La premisa del filme no puede ser más sencilla: un grupo de actores dirigidos por Andre Gregory está últimando el montaje de la obra Tío Vanya, de Antón Chéjov y utilizan como local de ensayo un viejísimo e imponente teatro abandonado situado en la calle 42 neoyorkina. Uno de los actores ha invitado a una amiga, la señora Chao, a asistir al ensayo general sin vestuario y a partir de ahí es la propia Tío Vanya la que veremos en pantalla, sin distracciones ni argumentos paralelos, sin historias más allá de las que se suceden sobre el escenario, escenario imaginario compuesto apenas por una mesa, un sofá y algunas sillas.

Malle nos invita, como hace el director de la compañía con la señora Chao, a sentarnos junto a él y observar uno de los momentos más íntimos e irrepetibles de cualquier montaje teatral: el ensayo general, el momento en el que los actores deben abstraerse completamente por primera vez de cualquier elemento externo para componer un texto teatral de forma unitaria, con el añadido fantasmal de la ausencia casi total de público. No hay interrupción, exceptuando las propias de la lógica interna de la obra —esto es, la división por actos— ni correcciones, pero tampoco hay trajes de época o escenografía, no existe atrezzo ni ayuda musical —salvo ese leve, levísimo saxofón de Joshua Redman que aparece de vez en cuando tan integrado con el desarrollo de la obra que apenas reparamos en él—, sobre el escenario sólo tenemos rostros y voces.

En un abuso de poder, el que le da la cámara, Malle nos sitúa más allá de nuestra condición de espectadores cinematográficos y nos sube al proscenio, en ese lugar frente a los actores en el que nunca se podrá situar el espectador del patio de butacas. Desde ese momento olvida la existencia de Gregory y el par de espectadores que le acompaña para concentrarnse en Wallace Shawn (Vanya), Julianne Moore (Yelena), Brooke Smith (una estupenda Sonya) o Larry Pine (Doctor Astrov). Malle nos obliga a ser mirones a través de él mismo y no de otros, cóloca el punto de vista a la altura de sus ojos y desde allí nos fuerza a focalizar la mirada allá donde él dispone que debe posarse y en ninguna otra parte.

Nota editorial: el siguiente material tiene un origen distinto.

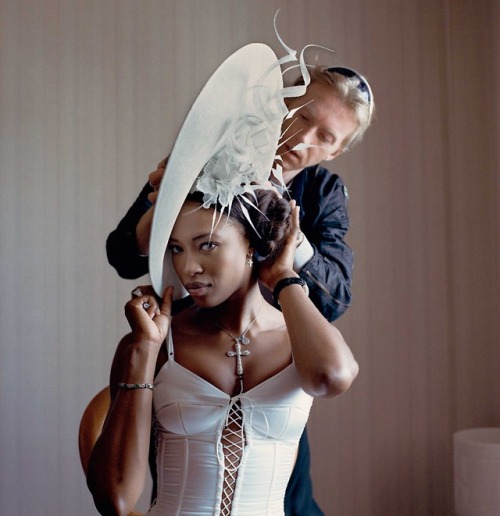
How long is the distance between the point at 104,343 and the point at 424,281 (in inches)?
44.0

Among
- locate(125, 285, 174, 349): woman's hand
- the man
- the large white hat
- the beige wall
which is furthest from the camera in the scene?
the beige wall

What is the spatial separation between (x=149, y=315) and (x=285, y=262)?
0.82 ft

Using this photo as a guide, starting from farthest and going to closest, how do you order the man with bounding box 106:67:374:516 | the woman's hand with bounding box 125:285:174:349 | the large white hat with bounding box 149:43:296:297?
1. the man with bounding box 106:67:374:516
2. the woman's hand with bounding box 125:285:174:349
3. the large white hat with bounding box 149:43:296:297

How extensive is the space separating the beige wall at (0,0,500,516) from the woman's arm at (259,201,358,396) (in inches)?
58.4

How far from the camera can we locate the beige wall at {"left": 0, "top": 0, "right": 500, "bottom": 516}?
2711 millimetres

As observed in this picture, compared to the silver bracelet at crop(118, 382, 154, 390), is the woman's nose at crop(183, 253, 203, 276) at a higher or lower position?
higher

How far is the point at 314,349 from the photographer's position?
1.34m

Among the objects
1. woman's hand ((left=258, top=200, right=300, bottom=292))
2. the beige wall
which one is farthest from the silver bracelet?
the beige wall

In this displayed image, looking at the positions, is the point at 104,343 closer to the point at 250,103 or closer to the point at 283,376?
the point at 283,376

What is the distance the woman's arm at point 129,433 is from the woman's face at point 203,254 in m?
0.09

El efecto es asombroso, ya que el espectador deja detrás de sí esa “cuarta pared” de la gran pantalla para convertirse en elemento integrador y partícipe, aunque sea en silencio, de esa doble reflexión que implica el texto de Chejov por una parte y el ensayo en sí mismo por otra.

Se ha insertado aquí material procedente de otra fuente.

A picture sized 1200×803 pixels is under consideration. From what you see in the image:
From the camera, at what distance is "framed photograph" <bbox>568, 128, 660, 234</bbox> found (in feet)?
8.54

En este inmenso y ejemplar palimpsesto, Malle incluso hace un guiño autoritario a su rol de creador omnipotente del discurso cinematográfico más allá del teatral; en mitad del olvido de nuestra condición de meros espectadores estáticos, el director francés introduce un monólogo interior dentro del pensamiento de Yelena (interpretada por Julianne Moore) provocando un efecto de irrealidad devastador, equivalente a una zancadilla en mitad de una carrera en línea recta. Una sensación que se repetirá en unos créditos finales donde se ahonda en la distancia que ha llevado dos horas superar y que con su aparición hacen un precioso efecto de telón que cae en la obra, en la película y en la obra cinematográfica de su director.

Alberto Haj-Saleh | 02 de abril de 2008

Comentarios

  1. gatavagabunda
    2008-04-02 18:29

    Sí, es muy sorprendente cuando uno ve en “Vanya en la calle 42” ese momento donde Julianne Moore “piensa”. De repente se te rompen los esquemas, pero al mismo tiempo, te gusta: has vulnerado una regla, has entrado en territorio prohibido.

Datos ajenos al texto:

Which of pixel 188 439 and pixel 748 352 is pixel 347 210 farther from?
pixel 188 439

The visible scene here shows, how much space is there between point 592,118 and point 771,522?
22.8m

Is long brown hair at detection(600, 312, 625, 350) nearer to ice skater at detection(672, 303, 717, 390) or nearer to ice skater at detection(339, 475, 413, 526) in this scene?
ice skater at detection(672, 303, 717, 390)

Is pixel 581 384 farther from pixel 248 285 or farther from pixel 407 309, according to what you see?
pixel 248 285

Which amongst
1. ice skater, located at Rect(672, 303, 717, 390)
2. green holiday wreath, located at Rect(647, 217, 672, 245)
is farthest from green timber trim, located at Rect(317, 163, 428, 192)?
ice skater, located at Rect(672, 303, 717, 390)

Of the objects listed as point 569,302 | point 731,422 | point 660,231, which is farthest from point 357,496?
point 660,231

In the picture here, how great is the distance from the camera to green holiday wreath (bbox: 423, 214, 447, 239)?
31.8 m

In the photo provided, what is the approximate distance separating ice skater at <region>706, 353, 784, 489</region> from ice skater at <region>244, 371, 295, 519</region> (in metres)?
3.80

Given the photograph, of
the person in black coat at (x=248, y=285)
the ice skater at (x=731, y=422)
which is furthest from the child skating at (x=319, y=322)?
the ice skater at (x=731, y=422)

    He visto hace poco “Una encuesta llamada milagro”, donde el protagonista interpela a lo largo de toda la película al espectador, y pensándolo bien, realmente es poco habitual que se use este recurso fuera de la comedia. Si acaso, con una voz en off.

  2. María José
    2008-04-02 18:47

    Muy interesante la reflexión. Me encantó “Vanya en la calle 42”, pero no me di cuenta de esto explícitamente.

    Estaba dándole vueltas a si había alguna película que diera un paso más, es decir, que de alguna manera permitiera que el espectador no tuviera tan dirigida la mirada. Poder conseguir evitar lo que tanto le perturbaba a Kafka del cine. Pero no se me ha ocurrido ninguna, quizá a vosotros que sabéis más de esto se os ocurra alguna.